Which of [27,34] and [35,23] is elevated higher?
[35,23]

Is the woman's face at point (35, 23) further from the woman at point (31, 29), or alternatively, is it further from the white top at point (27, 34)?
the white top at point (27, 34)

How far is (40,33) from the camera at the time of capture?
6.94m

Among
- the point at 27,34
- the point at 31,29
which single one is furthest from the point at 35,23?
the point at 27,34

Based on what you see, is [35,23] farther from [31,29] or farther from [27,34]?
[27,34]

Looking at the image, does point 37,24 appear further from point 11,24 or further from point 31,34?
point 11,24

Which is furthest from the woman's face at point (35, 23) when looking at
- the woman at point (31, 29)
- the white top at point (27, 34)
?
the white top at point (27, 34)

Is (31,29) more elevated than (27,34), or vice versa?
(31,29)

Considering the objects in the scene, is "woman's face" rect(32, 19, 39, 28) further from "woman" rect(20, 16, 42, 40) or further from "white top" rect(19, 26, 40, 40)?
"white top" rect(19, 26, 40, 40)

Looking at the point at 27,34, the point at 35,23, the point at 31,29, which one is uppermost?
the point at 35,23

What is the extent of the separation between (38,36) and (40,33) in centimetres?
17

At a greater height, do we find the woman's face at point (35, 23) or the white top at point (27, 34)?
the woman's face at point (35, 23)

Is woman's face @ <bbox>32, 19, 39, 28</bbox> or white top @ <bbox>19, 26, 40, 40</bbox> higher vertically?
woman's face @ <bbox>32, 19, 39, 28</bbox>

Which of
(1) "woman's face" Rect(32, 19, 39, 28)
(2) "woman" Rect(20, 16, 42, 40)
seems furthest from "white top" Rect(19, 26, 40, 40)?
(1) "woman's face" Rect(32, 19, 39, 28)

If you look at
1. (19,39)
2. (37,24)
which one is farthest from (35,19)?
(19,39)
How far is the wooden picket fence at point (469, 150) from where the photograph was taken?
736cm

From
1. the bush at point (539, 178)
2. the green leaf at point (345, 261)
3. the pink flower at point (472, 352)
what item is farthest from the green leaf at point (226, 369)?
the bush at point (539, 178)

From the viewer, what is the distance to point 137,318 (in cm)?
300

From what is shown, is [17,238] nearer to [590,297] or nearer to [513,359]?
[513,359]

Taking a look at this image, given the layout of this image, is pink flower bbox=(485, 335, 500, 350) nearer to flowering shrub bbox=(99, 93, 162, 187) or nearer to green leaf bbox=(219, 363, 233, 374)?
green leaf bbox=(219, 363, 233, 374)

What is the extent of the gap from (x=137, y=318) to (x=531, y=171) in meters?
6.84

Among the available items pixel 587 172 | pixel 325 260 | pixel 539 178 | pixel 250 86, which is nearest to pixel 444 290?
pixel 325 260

————

== Goal of the exercise ==
Set out the complete listing exactly as shown.

== Result below ==
Which of [27,34] and [35,23] is elevated higher?
[35,23]

Is the woman's face at point (35, 23) further from the woman at point (31, 29), or alternatively, is it further from the white top at point (27, 34)?
the white top at point (27, 34)

How far is (40,33) from the camera at the time of capture?
6.94m

Among
- the point at 27,34
- the point at 31,29
which single one is furthest from the point at 35,23?
the point at 27,34

Based on what you see, is [35,23] farther from [31,29] or farther from [27,34]?
[27,34]

Looking at the image, does point 37,24 appear further from point 11,24 or further from point 31,34?
point 11,24

Which is furthest from the woman's face at point (35, 23) when looking at
- the woman at point (31, 29)
- the white top at point (27, 34)
?
the white top at point (27, 34)

Is (31,29) more elevated than (27,34), or vice versa?
(31,29)

Considering the objects in the scene, is "woman's face" rect(32, 19, 39, 28) further from "woman" rect(20, 16, 42, 40) or further from "white top" rect(19, 26, 40, 40)?
"white top" rect(19, 26, 40, 40)

Looking at the point at 27,34, the point at 35,23, the point at 31,29, which one is uppermost?
the point at 35,23

What is the extent of the separation between (38,36) and (40,33) in centimetres?
17

At a greater height, do we find the woman's face at point (35, 23) or the white top at point (27, 34)?
the woman's face at point (35, 23)

Is woman's face @ <bbox>32, 19, 39, 28</bbox> or white top @ <bbox>19, 26, 40, 40</bbox> higher vertically?
woman's face @ <bbox>32, 19, 39, 28</bbox>

Which of
(1) "woman's face" Rect(32, 19, 39, 28)
(2) "woman" Rect(20, 16, 42, 40)
seems furthest from "white top" Rect(19, 26, 40, 40)?
(1) "woman's face" Rect(32, 19, 39, 28)

If you look at
1. (19,39)
2. (37,24)
which one is farthest from (35,19)?
(19,39)
How far is the wooden picket fence at point (469, 150) from where the photograph was taken?
736cm

From
1. the bush at point (539, 178)
2. the green leaf at point (345, 261)
3. the pink flower at point (472, 352)
what item is farthest from the green leaf at point (226, 369)?
the bush at point (539, 178)

From the viewer, what is the distance to point 137,318 (in cm)?
300

From what is shown, is [17,238] nearer to [590,297] or nearer to [513,359]?
[513,359]

Taking a look at this image, given the layout of this image, is pink flower bbox=(485, 335, 500, 350) nearer to flowering shrub bbox=(99, 93, 162, 187) or nearer to green leaf bbox=(219, 363, 233, 374)?
green leaf bbox=(219, 363, 233, 374)

What is the extent of the gap from (x=137, y=318) to (x=531, y=171) in meters?
6.84

Among the available items pixel 587 172 | pixel 325 260 | pixel 539 178 | pixel 250 86, which is nearest to pixel 444 290?
pixel 325 260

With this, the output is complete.